- _Problem to work on_
Copy every row below verbatim, keeping each line unchanged and in the same order.

- _Entries provided_
- - -

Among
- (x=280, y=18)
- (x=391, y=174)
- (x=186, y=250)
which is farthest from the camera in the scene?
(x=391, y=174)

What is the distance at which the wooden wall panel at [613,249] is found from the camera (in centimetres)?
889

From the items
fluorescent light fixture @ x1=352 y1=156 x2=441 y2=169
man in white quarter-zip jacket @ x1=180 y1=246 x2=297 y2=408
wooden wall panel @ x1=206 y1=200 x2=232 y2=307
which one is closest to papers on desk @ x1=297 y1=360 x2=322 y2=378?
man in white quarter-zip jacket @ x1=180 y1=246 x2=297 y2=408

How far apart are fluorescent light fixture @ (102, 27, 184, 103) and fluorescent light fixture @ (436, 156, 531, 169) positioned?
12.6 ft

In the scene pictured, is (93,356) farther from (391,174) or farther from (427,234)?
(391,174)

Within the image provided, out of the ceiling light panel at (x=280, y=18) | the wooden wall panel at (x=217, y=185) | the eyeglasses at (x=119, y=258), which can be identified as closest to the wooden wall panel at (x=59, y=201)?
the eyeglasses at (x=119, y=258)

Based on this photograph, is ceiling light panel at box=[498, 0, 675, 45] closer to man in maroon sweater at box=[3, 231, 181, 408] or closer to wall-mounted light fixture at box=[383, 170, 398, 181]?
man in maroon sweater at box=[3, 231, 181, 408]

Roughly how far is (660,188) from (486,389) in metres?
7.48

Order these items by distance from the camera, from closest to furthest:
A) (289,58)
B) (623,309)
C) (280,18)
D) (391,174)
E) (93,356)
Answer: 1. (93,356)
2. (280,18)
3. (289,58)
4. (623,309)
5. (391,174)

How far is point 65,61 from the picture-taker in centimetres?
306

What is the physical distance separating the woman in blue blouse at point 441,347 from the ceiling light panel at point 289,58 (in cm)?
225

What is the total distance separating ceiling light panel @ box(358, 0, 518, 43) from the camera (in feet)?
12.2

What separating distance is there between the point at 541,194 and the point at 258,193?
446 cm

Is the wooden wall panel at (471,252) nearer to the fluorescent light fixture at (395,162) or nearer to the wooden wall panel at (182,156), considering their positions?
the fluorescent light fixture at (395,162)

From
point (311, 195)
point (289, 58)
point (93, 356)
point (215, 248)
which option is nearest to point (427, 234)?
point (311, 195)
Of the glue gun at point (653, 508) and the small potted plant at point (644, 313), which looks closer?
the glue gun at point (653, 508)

- - -

- _Exercise solution_
Among
- (x=280, y=18)
- (x=391, y=174)
- (x=186, y=250)
which is farthest from the camera in the scene?
(x=391, y=174)

What is the distance at which the wooden wall panel at [613,249] is found from the camera (in centimetres)?
889

From the items
fluorescent light fixture @ x1=352 y1=156 x2=441 y2=169
man in white quarter-zip jacket @ x1=180 y1=246 x2=297 y2=408
wooden wall panel @ x1=206 y1=200 x2=232 y2=307
which one is closest to papers on desk @ x1=297 y1=360 x2=322 y2=378?
man in white quarter-zip jacket @ x1=180 y1=246 x2=297 y2=408

How far apart are fluorescent light fixture @ (102, 27, 184, 103) and fluorescent light fixture @ (436, 156, 531, 169) positioned?
12.6 ft

In the scene pictured, is (93,356) farther from (391,174) or farther from (427,234)?
(391,174)

Within the image provided, out of the ceiling light panel at (x=280, y=18) | the wooden wall panel at (x=217, y=185) | the eyeglasses at (x=119, y=258), which can be identified as closest to the wooden wall panel at (x=59, y=201)?
the eyeglasses at (x=119, y=258)

Based on this photograph, is ceiling light panel at box=[498, 0, 675, 45] closer to man in maroon sweater at box=[3, 231, 181, 408] or closer to wall-mounted light fixture at box=[383, 170, 398, 181]?
man in maroon sweater at box=[3, 231, 181, 408]

Roughly how far is (660,188) from (486,389) in metres?
7.48

Order these items by distance from the camera, from closest to furthest:
A) (289,58)
B) (623,309)
C) (280,18)
D) (391,174)
E) (93,356)
Answer: 1. (93,356)
2. (280,18)
3. (289,58)
4. (623,309)
5. (391,174)

How far is point 65,61 from the picture-taker in centimetres?
306

What is the physical distance separating the woman in blue blouse at point 441,347 from the ceiling light panel at point 289,58 (in cm)?
225

What is the total distance separating ceiling light panel @ box(358, 0, 518, 43) from the camera (in feet)?
12.2

What separating distance is there between the point at 541,194 and the point at 258,193?
446 cm

Is the wooden wall panel at (471,252) nearer to the fluorescent light fixture at (395,162) or nearer to the wooden wall panel at (182,156), considering their positions?
the fluorescent light fixture at (395,162)

From
point (311, 195)
point (289, 58)
point (93, 356)
point (215, 248)
which option is nearest to point (427, 234)?
point (311, 195)
Of the glue gun at point (653, 508) and the small potted plant at point (644, 313), which looks closer?
the glue gun at point (653, 508)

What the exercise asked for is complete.